REQUIRED WORK: In the routing forum thread below, which route to X does router A choose after the link cost between X and N3 rises to 8?

How does distance vector routing algorithm handle negative weight cycles?

Question

There a quite a few questions here on this algorithm but I haven't been able to find that how would it handle negative weight cycles? Suppose a router x gets update from router y that cost of y to z is 5. Later, router x gets update from router y that cost of y to z is 2 now. What does router x do? My understanding is that Bellman Ford algorithm states that error should be raised in this case. But what distance vector routing algorithm do - simply update it or raise an error or something else?

Answer 1

Not sure if I'm reading this question right. Updates from routers can specify a new cost for a path whether it be higher or lower than before. If x gets an update from y for a path to z with cost of 2 (originally 5), then x should simply update its forwarding table with the new cost path and use this path to get to z if it is the least cost path.

Answer 2

You have a conflict between the lower cost of bellman-Ford Algortihm and the next hop update of the link cost , the first can be done between two or more different interfaces to get the cheaper cost ,for exemple:

**Case 1:**Router A has 3 neighbors N1,N2,N3, and N1,N2,N3 have X as a neighbor

|---2----N1-----4----|
A`--4----N2-----3----X
|---1----N3-----2----|

For the router A we have :

 X via N1 =6 
 X via N2=7            the lowest is :**X Via N3=3**
 X Via N3=3

-Here A will choose X via N3(between N1,N2,N3) because it is the lowest one Case 2: if the link cost between (X-N3=2) have been changed to (X-N3=8)we suppose due to a configuration of the link (even 8 is more than 2 but it is an obligation ),N3 should inform A about that and A must update the cost from (X Via N3=3) to (X Via N3=9) , hence we return to case (1) : choose the lowest cost that will be via N1

     X via N1 =6 
     X via N2=7            ****the lowest is :**X Via N1=6******
     X Via N3=9

ENTRIES SHOWN:
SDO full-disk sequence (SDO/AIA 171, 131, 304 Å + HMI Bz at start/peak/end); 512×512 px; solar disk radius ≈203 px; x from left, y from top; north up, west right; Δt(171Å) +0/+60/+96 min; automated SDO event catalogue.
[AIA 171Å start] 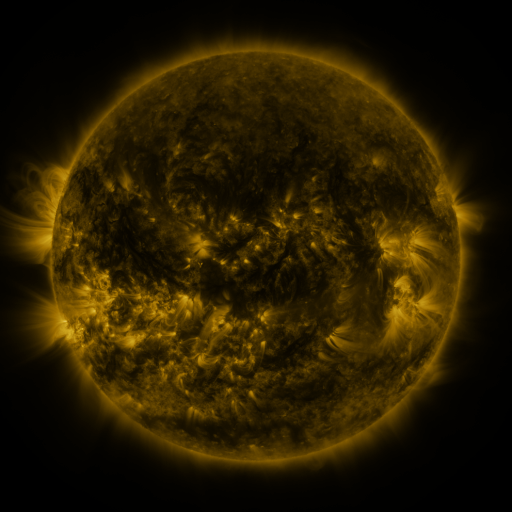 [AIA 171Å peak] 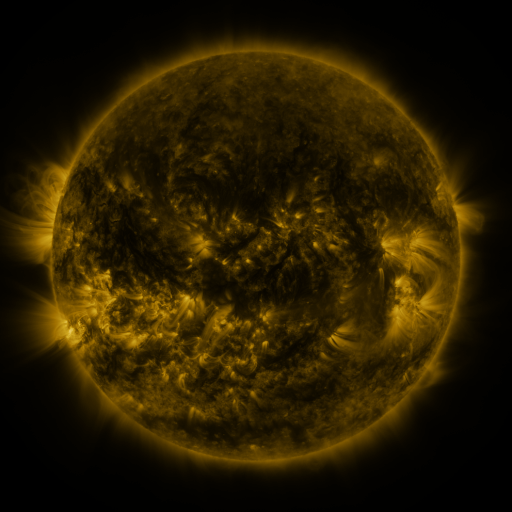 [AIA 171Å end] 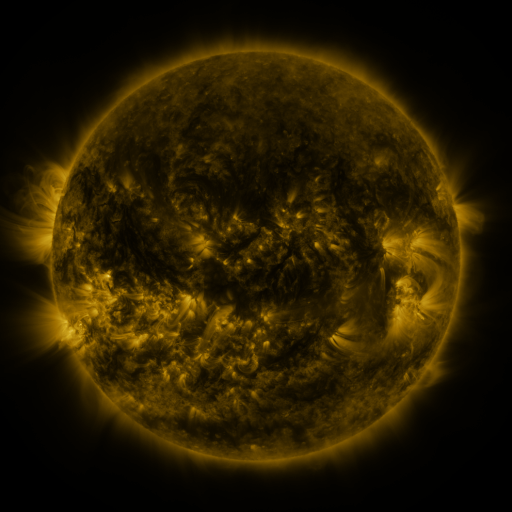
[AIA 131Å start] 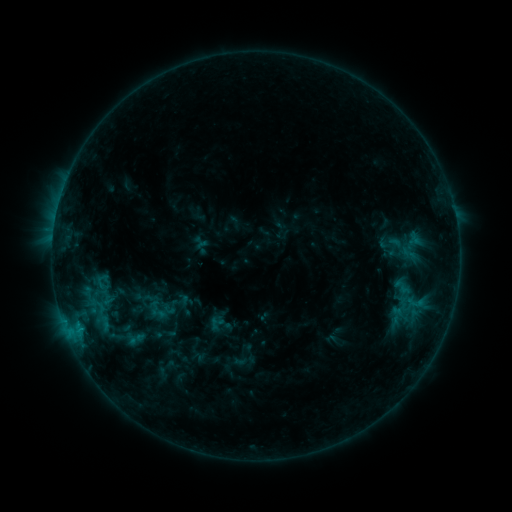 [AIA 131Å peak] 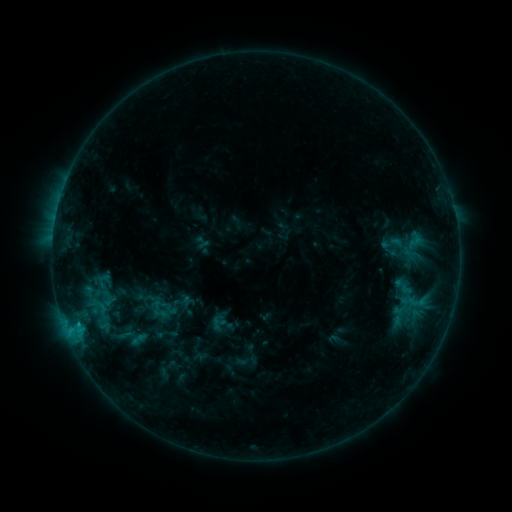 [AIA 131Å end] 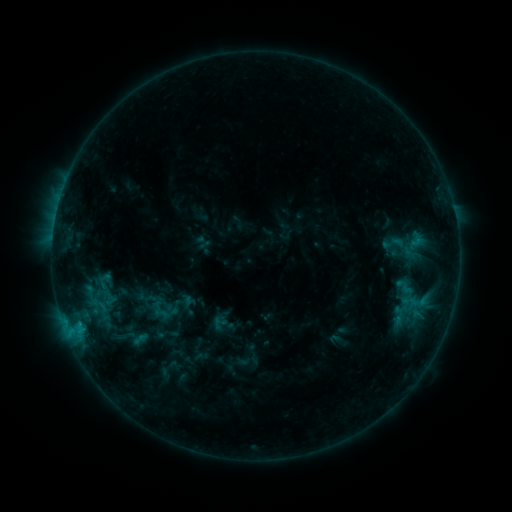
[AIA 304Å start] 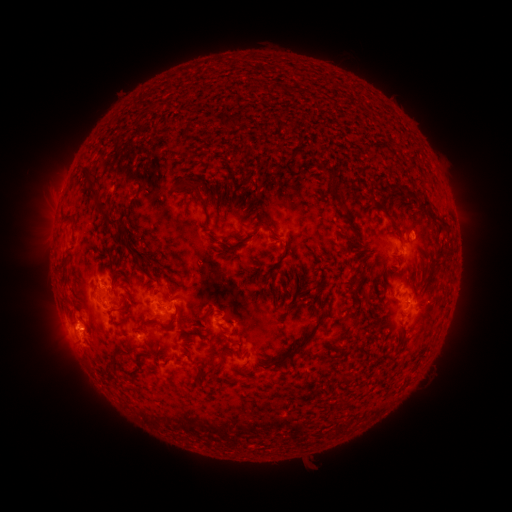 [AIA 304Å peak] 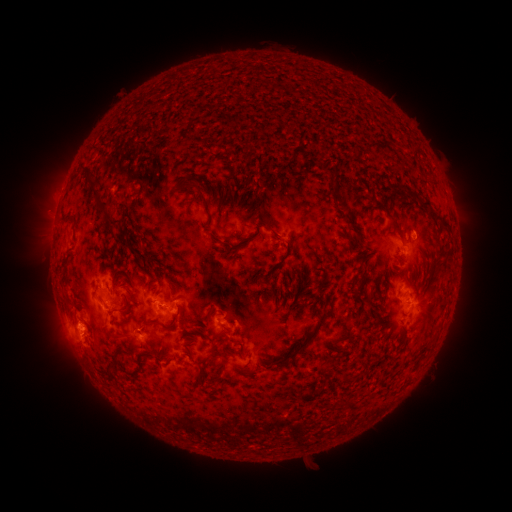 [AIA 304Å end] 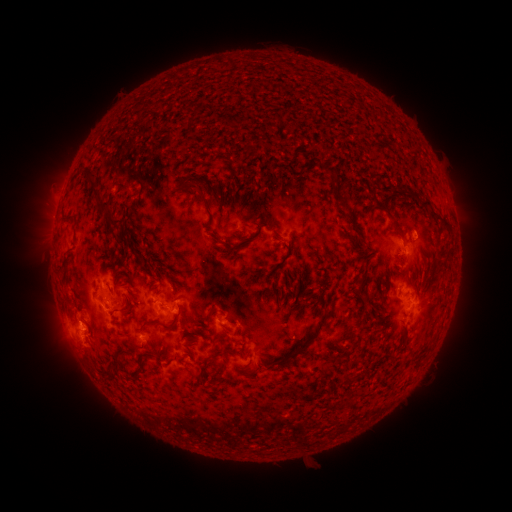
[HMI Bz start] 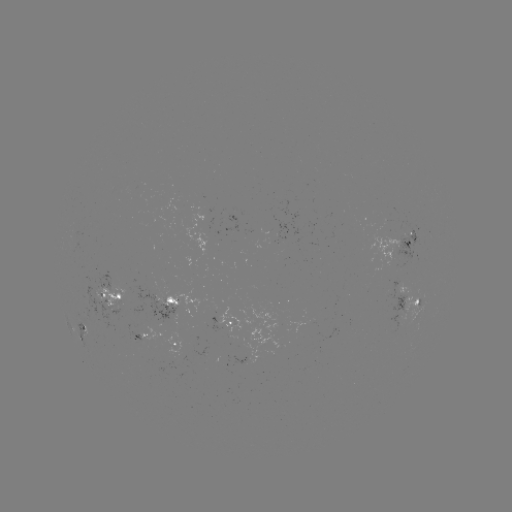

RESULT: X via N1, with a cost of 6.